What’s in Store for the Oil Industry if there’s a Brexit?

There would be a fall in the price of oil – but not for long, predicts the Societe Generale’s head of oil market research, if the U.K. public votes to leave the European Union (EU).

With a positive reaction seen after several polls at the weekend showed that support for the ‘remain’ vote had gained momentum, global markets are firmly focused on the British vote on EU membership in the week leading up to the vote.

When the polls had shown the Leave campaign in the lead, there had been a decrease in oil prices last week. The risk aversion in oil markets was heightened ahead of the vote with markets on tenterhooks, noted Michael Wittner, global head of Oil Market Research and head of U.S. Commodities Research at Societe Generale.

“In recent weeks, markets have been concerned about negative interest rate policies in various countries, and a seemingly fragile global economy. However, last week, the focus on Thursday’s U.K. referendum on EU membership intensified. This has contributed to – and perhaps driven – overall risk-aversion in recent days, which has definitely weighed on the global oil complex,” Michael Wittner said in a note.

“If there is a Brexit, the negative pressure on oil prices would be driven by risk aversion, not fundamentals,” he added.

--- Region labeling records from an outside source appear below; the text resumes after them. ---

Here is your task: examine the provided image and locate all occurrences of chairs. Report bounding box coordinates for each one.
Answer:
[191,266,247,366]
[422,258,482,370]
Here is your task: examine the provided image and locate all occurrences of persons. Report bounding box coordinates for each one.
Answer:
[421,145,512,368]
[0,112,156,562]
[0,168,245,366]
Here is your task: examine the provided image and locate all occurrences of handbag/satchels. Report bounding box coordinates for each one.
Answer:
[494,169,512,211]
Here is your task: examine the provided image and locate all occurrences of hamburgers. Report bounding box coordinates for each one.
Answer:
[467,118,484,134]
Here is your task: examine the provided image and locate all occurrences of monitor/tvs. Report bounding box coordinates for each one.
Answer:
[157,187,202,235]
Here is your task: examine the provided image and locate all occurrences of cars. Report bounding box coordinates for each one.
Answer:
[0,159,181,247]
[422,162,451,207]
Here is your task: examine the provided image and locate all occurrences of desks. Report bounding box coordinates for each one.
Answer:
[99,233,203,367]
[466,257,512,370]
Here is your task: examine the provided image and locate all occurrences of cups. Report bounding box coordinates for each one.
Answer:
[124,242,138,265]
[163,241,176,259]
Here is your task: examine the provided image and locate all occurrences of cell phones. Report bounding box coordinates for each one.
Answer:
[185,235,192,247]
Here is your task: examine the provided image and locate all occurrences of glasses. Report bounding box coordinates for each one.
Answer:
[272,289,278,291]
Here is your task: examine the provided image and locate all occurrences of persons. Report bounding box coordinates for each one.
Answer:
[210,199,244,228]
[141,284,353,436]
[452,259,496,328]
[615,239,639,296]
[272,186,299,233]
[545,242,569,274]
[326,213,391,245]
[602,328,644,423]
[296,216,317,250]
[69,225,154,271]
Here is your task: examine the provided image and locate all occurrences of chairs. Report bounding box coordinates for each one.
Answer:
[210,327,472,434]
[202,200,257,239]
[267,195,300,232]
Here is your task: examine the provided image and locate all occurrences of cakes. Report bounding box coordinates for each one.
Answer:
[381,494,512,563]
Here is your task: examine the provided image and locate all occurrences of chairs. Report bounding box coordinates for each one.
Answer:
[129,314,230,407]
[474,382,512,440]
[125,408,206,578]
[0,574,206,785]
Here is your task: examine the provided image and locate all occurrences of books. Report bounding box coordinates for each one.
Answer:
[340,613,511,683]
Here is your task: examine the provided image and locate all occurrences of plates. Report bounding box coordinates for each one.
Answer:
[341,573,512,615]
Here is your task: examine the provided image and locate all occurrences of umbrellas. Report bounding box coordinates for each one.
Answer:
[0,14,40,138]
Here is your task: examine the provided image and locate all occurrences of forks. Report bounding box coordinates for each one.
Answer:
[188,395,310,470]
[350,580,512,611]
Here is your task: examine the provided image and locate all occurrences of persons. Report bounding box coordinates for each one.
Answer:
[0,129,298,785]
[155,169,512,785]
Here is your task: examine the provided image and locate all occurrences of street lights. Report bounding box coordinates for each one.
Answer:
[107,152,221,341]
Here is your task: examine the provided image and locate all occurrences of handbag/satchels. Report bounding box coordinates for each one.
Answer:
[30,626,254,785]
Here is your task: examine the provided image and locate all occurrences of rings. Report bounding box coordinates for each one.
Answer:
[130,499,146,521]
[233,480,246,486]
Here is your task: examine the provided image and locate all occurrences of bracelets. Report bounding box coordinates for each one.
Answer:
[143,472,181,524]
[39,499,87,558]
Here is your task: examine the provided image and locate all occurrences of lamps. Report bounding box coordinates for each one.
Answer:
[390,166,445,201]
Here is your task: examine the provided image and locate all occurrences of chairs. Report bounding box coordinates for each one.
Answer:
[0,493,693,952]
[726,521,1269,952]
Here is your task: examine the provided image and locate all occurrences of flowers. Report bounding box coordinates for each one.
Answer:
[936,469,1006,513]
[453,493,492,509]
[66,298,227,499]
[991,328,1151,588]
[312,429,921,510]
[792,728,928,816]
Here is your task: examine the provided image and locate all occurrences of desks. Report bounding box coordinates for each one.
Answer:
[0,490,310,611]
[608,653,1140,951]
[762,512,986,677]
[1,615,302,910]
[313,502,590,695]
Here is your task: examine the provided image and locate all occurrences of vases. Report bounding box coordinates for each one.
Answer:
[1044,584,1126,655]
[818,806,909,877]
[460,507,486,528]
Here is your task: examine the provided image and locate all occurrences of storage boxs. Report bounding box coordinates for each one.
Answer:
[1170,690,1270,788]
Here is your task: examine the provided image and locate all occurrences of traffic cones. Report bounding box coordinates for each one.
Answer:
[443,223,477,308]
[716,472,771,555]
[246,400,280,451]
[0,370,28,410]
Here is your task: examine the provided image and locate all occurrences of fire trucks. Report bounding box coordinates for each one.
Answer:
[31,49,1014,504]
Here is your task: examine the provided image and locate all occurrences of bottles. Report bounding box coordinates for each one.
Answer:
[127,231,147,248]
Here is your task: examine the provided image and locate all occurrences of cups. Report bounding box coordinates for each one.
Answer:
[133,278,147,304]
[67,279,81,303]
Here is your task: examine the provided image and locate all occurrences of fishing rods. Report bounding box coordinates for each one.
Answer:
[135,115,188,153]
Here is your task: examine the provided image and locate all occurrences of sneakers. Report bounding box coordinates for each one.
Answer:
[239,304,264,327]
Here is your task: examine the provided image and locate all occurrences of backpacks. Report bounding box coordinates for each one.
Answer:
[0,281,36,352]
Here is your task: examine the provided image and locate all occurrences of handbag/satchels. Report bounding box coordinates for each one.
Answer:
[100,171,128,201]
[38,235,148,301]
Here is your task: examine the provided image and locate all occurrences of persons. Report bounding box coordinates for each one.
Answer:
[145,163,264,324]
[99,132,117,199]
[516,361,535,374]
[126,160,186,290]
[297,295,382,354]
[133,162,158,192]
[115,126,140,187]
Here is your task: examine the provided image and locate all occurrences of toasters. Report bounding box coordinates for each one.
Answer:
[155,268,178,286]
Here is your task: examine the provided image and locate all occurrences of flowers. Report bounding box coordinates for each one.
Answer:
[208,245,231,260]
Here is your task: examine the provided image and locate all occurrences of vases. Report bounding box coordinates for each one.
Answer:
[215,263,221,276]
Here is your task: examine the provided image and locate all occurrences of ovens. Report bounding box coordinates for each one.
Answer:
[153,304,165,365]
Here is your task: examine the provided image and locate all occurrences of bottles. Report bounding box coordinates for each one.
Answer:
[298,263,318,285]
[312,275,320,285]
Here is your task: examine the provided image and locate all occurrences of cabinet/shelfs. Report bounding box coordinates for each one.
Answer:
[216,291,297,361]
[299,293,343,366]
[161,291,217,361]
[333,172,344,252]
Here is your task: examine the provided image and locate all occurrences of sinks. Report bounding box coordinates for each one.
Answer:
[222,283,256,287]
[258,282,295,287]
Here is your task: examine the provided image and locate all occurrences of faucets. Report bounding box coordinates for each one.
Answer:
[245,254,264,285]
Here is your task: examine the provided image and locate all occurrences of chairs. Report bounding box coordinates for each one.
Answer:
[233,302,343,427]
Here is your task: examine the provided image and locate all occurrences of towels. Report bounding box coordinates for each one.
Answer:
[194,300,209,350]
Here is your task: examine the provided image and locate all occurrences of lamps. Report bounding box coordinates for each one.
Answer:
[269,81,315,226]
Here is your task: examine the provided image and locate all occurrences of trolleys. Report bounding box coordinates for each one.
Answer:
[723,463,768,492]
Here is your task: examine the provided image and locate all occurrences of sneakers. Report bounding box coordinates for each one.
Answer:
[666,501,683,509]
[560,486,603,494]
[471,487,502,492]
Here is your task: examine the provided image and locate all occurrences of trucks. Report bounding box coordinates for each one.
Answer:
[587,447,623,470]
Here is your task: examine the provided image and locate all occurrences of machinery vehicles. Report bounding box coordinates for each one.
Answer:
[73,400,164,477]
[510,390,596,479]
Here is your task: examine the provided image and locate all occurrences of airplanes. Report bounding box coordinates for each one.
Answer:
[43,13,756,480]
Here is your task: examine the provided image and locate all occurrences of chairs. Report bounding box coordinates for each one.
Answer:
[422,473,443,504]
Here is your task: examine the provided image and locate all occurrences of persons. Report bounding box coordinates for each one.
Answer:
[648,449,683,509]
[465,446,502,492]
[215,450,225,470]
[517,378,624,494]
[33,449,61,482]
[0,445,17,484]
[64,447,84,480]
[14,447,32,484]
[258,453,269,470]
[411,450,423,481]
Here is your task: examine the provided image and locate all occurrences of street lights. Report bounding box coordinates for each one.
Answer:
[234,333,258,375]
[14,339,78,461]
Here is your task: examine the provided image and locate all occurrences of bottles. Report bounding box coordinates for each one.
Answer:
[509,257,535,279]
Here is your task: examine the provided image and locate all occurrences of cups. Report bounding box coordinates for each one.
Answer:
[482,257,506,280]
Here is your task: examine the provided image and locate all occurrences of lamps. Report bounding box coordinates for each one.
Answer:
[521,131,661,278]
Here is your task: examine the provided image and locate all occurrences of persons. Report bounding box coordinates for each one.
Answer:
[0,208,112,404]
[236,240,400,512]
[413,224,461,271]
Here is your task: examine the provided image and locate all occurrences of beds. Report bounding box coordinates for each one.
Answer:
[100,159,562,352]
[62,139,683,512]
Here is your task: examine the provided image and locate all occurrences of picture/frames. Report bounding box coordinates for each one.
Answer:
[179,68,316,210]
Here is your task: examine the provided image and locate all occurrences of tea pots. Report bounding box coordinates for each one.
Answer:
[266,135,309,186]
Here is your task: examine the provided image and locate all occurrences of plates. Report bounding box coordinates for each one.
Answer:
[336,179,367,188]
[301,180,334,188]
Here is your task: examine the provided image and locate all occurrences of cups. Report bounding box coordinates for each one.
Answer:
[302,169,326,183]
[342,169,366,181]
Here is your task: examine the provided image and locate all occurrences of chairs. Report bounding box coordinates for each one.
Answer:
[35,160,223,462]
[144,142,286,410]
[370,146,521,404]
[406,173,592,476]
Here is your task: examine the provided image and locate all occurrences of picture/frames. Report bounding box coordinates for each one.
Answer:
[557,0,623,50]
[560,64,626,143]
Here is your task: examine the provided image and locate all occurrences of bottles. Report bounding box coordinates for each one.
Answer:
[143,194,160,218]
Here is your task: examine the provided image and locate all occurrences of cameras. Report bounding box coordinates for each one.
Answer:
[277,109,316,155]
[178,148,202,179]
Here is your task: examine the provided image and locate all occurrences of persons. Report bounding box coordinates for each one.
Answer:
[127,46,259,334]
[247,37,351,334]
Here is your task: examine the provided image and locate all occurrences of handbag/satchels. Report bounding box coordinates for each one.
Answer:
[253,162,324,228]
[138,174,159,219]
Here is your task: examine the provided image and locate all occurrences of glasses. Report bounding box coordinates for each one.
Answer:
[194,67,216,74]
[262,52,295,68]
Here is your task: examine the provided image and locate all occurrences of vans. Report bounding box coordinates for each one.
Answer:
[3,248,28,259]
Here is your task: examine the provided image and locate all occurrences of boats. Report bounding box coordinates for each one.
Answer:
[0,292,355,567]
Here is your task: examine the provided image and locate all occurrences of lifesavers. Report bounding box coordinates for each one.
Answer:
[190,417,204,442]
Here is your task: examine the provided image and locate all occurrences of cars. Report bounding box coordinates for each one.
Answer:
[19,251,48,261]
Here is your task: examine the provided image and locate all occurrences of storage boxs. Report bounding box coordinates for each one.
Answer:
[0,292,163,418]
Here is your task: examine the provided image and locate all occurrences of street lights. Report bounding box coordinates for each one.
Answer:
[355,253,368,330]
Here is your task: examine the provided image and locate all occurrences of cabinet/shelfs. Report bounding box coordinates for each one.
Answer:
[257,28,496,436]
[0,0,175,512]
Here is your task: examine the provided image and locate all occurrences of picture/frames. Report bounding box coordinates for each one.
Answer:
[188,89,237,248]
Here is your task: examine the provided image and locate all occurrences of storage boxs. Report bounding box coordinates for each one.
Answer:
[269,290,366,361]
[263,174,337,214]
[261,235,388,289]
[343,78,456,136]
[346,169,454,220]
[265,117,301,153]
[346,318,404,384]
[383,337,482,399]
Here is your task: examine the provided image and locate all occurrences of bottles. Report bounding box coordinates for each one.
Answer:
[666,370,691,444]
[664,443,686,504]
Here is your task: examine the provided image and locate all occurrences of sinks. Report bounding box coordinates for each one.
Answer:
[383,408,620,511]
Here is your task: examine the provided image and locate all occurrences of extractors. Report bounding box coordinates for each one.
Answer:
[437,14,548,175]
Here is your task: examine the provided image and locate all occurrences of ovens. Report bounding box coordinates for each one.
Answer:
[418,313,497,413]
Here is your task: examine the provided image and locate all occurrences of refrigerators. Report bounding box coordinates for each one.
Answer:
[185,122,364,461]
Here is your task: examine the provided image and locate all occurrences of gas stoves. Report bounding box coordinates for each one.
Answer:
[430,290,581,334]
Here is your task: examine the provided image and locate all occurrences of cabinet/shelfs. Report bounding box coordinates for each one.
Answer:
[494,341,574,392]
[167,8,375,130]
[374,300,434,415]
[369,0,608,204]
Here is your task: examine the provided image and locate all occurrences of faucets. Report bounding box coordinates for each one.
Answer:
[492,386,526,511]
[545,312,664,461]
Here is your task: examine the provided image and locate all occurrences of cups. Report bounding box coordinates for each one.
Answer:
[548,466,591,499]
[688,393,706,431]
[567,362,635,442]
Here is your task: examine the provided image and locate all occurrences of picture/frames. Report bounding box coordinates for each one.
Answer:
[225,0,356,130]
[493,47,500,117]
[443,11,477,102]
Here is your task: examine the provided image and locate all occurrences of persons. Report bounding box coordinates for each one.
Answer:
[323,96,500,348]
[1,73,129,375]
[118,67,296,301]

“In our view, the dramatic shift from an oversupplied to a balanced market – which is currently taking place – would overwhelm the small fundamental impact of slightly weaker demand due to currency effects. While a Brexit may result in further sentiment-driven price declines at the front of the crude forward curve of around 5 percent (order of magnitude), we would expect any such weakness to be temporary,” he said.

The polls are still tight and the margin for error is a potential upsetting factor even while the chance of a Brexit is looking dimmer now than in recent weeks. The older and younger voters who, at a very general level, tend to fall into the leave and remain camps, respectively, and the ultimate result could hinge on voter turnout among these two groups.

Wittner said that oil markets would react immediately and that it would be difficult to trade while the outcome of a Brexit is largely unknown, given that it would be an unprecedented event for Britain and the EU.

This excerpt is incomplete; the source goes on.